* **DATASET EXTRACT**:
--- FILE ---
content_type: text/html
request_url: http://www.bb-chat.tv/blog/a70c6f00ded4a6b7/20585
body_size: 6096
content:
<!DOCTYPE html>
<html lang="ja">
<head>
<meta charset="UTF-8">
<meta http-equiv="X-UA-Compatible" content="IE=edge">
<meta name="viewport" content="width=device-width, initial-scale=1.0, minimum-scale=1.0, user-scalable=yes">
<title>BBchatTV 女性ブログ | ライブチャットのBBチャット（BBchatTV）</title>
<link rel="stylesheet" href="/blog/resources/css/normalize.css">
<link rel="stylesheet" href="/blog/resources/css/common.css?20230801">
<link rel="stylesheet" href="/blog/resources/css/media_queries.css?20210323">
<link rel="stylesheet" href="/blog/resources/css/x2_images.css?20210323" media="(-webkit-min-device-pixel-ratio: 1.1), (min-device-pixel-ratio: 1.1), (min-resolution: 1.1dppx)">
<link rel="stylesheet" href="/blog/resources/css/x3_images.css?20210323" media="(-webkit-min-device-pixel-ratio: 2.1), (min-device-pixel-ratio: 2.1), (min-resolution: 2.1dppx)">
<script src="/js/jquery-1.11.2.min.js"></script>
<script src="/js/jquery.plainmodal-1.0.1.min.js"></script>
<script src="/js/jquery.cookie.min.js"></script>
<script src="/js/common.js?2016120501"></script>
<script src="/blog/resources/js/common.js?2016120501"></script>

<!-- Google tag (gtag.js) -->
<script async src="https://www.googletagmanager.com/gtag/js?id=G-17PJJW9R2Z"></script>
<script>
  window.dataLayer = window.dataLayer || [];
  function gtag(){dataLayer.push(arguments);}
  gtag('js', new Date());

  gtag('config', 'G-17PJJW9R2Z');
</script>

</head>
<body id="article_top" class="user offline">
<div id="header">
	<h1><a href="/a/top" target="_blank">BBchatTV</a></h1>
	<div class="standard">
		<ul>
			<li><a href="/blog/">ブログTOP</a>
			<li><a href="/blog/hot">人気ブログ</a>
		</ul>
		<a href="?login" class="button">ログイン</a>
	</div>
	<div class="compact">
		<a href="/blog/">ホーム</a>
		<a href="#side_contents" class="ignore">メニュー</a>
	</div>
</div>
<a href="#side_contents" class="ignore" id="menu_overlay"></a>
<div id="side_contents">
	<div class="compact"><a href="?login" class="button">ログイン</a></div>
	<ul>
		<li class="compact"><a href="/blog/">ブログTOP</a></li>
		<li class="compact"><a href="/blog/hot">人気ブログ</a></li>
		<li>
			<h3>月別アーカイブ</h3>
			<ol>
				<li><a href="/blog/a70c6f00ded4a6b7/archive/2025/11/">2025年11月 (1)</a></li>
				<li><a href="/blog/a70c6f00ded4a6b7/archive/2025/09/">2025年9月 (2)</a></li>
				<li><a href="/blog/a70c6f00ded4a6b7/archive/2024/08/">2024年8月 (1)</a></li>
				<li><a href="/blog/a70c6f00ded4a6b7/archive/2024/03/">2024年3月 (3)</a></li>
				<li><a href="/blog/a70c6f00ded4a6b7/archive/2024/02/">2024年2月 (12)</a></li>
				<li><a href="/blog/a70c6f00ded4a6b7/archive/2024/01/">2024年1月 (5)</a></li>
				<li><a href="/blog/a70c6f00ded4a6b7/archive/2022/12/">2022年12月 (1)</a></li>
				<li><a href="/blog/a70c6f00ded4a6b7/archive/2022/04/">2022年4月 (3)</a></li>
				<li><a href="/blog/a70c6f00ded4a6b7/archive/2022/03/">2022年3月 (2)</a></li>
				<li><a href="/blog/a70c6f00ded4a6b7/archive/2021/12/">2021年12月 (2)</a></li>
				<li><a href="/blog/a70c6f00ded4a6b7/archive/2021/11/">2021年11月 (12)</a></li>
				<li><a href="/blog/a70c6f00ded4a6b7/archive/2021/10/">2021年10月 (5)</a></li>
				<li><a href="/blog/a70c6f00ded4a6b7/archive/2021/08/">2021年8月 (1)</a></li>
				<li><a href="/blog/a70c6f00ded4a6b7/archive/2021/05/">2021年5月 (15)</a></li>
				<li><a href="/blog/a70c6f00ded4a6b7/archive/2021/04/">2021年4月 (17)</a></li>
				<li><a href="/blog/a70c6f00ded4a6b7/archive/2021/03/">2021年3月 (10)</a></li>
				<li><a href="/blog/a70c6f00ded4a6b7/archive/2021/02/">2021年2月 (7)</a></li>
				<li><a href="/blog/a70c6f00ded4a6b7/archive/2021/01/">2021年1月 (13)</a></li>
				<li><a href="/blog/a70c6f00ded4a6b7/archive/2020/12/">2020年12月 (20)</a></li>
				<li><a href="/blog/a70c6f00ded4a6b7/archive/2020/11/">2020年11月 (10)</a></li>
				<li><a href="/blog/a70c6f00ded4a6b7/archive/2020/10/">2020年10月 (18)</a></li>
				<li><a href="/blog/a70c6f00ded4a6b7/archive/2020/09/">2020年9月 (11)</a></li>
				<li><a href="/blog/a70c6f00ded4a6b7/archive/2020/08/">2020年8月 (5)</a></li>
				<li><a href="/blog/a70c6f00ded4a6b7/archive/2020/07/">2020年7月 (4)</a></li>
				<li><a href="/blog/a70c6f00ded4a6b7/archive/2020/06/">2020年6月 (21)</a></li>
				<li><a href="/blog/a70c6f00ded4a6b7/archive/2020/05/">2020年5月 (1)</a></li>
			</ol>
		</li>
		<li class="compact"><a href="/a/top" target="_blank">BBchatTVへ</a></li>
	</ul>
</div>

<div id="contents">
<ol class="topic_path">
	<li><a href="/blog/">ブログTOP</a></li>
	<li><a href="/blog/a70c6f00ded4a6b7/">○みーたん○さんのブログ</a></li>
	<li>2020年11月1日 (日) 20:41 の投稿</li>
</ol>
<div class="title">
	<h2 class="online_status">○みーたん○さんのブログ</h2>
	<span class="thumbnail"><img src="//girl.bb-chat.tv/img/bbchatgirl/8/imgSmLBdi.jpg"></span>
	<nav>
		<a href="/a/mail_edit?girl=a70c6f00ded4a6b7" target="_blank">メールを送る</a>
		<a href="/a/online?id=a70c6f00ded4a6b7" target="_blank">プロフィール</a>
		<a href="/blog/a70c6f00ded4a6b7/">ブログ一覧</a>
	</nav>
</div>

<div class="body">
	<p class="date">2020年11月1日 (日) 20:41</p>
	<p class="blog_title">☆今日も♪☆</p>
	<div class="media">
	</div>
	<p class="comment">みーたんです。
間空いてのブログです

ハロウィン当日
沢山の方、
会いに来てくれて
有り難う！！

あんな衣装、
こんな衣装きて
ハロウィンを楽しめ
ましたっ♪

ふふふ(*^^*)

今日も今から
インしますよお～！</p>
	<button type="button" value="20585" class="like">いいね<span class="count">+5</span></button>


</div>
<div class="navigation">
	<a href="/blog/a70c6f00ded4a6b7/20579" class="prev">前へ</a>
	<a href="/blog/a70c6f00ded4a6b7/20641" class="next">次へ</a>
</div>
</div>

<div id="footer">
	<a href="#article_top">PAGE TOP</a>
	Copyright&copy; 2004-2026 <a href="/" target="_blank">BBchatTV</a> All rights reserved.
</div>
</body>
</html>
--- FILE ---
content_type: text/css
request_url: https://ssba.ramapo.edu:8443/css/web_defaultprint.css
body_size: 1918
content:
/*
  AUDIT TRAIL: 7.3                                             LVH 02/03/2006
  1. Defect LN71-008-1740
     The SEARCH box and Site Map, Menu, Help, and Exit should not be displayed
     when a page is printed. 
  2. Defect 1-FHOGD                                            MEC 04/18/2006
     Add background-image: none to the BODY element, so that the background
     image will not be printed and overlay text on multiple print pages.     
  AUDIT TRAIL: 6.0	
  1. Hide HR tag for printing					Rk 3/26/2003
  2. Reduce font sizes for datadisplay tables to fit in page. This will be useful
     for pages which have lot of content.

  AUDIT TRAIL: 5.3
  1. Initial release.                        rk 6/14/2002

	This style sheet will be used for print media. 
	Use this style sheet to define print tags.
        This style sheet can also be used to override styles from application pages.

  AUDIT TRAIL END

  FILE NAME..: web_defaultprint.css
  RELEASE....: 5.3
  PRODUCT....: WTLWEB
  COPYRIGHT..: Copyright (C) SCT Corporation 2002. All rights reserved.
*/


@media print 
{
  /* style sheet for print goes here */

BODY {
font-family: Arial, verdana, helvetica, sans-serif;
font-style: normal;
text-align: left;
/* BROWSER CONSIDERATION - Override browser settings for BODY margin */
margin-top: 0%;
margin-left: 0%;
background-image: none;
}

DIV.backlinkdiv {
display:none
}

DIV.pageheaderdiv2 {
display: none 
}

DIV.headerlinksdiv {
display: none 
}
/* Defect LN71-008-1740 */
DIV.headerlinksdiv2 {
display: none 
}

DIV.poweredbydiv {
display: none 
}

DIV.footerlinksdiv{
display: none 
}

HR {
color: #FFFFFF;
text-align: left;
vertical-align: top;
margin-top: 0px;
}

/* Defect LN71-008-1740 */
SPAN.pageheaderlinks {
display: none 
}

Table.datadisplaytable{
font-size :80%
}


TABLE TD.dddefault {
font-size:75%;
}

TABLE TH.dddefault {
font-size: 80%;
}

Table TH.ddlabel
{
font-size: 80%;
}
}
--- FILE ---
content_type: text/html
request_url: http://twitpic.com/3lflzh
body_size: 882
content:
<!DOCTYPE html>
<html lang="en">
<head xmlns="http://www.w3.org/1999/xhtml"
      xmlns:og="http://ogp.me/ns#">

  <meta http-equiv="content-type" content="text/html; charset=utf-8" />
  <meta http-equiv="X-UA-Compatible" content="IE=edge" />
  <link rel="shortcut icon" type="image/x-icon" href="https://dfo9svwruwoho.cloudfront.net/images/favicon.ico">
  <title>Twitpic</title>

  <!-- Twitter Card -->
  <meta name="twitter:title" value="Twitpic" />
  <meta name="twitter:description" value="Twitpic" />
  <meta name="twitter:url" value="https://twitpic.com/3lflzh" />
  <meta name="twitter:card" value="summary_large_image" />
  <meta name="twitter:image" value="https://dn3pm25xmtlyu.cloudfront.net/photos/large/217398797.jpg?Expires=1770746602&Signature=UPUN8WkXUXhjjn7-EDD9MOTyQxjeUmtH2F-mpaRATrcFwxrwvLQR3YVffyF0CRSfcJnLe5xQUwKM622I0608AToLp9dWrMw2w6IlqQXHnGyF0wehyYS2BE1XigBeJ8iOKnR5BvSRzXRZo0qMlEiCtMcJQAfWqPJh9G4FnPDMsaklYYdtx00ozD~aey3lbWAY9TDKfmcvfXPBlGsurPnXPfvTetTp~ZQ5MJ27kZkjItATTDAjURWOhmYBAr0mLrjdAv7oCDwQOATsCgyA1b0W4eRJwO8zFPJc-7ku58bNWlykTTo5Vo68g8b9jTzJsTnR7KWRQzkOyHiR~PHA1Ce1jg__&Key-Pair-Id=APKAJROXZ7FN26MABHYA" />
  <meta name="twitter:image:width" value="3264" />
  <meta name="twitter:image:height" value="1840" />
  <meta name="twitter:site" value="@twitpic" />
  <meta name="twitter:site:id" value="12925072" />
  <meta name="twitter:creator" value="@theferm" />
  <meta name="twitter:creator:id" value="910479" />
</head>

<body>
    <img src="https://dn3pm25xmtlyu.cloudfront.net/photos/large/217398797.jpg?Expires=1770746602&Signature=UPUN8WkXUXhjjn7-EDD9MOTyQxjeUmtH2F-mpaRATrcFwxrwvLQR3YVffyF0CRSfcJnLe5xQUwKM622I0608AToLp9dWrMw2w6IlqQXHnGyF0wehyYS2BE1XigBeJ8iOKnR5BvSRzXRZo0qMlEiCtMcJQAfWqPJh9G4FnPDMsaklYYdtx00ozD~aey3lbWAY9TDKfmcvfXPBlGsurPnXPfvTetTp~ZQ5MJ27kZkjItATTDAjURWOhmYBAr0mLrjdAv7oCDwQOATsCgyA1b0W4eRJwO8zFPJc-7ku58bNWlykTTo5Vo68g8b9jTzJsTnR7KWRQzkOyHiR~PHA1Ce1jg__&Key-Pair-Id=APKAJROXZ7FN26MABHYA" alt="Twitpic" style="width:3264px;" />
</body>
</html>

* **WHAT THE TASK REQUIRES**: Select every line of the material above holding the word "ignore" and copy it.

* **ANSWER**:
		<a href="#side_contents" class="ignore">メニュー</a>
<a href="#side_contents" class="ignore" id="menu_overlay"></a>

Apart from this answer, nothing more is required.